Dr. Caio Figueiredo on site with dairy cows in the background.

Dr. Caio Figueiredo joined the WSU College of Veterinary Medicine in 2023 as an assistant professor in the Veterinary Clinical Sciences department and Veterinary Medicine Extension. His research interests include understanding the mechanisms of uterine disease establishment and cure in dairy cows, developing alternative therapy for the treatment of metritis, and implementing precision technology in dairy operations, among others.

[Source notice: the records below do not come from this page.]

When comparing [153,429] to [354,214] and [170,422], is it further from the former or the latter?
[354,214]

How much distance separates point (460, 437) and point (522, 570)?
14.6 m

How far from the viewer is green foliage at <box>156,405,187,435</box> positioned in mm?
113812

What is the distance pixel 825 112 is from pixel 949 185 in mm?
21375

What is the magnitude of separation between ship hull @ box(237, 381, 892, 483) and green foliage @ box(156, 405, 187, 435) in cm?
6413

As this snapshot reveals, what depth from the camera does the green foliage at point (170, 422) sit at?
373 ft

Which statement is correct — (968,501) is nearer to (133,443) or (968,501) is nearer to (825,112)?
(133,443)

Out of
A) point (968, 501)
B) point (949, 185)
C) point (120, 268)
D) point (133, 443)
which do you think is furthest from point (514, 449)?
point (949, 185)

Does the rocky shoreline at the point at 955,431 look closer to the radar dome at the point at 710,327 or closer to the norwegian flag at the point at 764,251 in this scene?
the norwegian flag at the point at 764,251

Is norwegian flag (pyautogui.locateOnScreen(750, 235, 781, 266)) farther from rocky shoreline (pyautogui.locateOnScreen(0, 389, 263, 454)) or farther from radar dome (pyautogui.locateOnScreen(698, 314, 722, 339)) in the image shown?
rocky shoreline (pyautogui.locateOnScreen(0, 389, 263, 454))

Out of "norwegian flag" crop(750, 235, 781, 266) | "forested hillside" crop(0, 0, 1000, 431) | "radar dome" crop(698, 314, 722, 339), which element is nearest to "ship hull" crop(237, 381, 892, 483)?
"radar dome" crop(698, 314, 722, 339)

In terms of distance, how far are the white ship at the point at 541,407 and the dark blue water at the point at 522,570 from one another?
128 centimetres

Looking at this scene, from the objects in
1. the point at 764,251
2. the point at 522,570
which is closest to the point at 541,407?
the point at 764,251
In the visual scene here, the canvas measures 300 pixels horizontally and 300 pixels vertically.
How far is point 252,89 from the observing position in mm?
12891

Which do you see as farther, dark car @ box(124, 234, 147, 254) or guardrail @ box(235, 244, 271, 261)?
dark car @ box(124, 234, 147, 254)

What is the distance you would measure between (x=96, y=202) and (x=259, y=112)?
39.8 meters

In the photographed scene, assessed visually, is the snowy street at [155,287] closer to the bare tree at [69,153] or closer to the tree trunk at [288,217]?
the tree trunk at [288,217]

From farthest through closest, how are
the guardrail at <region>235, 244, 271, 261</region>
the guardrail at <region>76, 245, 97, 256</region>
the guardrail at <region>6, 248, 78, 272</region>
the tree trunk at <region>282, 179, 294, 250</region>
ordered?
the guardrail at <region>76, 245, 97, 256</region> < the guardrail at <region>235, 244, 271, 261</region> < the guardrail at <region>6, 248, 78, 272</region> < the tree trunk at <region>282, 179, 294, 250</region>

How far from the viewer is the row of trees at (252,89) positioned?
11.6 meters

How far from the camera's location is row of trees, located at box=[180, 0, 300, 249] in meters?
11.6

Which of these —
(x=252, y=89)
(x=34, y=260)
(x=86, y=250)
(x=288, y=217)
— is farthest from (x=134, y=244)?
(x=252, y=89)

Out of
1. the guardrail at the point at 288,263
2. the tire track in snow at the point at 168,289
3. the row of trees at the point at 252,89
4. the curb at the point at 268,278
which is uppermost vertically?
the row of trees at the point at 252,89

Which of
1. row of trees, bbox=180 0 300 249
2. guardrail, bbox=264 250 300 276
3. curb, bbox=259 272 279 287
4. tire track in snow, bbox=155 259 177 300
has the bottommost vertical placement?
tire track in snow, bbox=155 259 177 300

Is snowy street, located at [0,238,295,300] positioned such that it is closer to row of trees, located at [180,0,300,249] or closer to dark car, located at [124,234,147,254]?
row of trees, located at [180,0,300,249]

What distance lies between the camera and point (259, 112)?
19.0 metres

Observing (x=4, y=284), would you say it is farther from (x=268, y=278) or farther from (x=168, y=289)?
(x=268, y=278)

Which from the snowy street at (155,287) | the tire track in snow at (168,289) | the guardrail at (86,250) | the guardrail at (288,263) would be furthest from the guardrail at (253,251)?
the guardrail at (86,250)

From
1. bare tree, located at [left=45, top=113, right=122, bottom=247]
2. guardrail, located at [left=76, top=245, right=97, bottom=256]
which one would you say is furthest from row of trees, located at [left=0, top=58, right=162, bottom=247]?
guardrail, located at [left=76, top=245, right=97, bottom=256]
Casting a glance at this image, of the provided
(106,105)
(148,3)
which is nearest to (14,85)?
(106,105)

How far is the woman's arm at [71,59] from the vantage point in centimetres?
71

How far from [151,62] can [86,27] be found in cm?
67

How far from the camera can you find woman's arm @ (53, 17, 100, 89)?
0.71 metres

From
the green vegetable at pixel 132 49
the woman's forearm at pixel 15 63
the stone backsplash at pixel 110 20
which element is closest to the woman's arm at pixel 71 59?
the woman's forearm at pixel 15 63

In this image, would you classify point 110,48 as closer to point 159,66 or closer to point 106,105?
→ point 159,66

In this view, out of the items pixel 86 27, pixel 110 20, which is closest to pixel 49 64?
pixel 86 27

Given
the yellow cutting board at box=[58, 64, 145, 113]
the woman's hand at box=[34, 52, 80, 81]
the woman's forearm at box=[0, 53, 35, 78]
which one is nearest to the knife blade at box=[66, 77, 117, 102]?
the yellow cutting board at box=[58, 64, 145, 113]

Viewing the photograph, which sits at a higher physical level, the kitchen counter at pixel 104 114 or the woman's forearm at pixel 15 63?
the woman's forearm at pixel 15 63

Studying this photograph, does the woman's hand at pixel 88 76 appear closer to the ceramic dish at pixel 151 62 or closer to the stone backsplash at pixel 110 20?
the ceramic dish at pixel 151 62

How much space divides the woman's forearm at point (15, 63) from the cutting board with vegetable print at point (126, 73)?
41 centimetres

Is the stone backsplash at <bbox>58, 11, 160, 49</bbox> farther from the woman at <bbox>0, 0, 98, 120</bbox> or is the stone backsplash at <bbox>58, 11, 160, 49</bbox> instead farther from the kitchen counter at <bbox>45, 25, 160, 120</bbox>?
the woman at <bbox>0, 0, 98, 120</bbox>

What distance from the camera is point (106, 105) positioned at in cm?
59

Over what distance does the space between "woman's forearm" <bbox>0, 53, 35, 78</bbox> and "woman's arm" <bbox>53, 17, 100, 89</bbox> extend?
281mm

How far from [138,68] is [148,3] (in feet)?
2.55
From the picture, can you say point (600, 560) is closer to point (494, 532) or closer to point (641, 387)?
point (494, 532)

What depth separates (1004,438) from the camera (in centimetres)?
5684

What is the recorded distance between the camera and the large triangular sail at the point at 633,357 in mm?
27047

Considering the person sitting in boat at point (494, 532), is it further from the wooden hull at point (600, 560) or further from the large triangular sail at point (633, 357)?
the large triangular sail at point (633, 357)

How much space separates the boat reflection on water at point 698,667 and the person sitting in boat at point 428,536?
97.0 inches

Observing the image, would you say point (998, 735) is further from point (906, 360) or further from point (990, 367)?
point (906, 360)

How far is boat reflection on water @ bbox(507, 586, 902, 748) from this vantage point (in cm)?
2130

Dr. Figueiredo grew up in São Paulo, Brazil, and earned his Doctor of Veterinary Medicine from Universidade Anhembi Morumbi in 2017. In 2019, he completed a Master of Veterinary Sciences at the University of Florida and a PhD in 2022.

What are your current research interests and what attracted you to that area? 

My current research interests revolve around understanding the mechanisms of uterine disease development and their consequences in dairy cow health and production, and the development of alternative strategies to treat uterine diseases in dairy cows. I was attracted to this area of research in the early stages of my academic journey due to its multifactorial nature (the puzzle) and the potential this research area has to positively impact multiple animal, human, and environmental aspects.  

What do you ultimately hope to accomplish with your research?

My overarching goal is to help improve sustainability of dairy operations, as well as productive efficiency and health of dairy cows. 

How can your research help people and animals? 

Overall, our main goal is to reduce the occurrence of uterine diseases in dairy cows, ultimately resulting in improved cow performance and the reduction in the use of antimicrobials and hormones in dairy operations. 

What advice would you give to younger people considering a career in science? 

I always tell young students three things: 

  1. Set goals and envision who/how/where you want to be in the future.
  2. Be brave, adventurous, and persistent – nothing will be easy, and you will be tested in every step of the way.
  3. Be proactive and ask questions. Focus on the why and pursue the answer.

What do you enjoy about working with students?

My favorite thing about working with students is that both parties share knowledge and learn from each other. Students often bring a different perspective of science, which usually leads to a constructive discussion (and sometimes added ideas to research projects). In addition, I feel very fortunate to be able to help students achieve their academic and professional goals.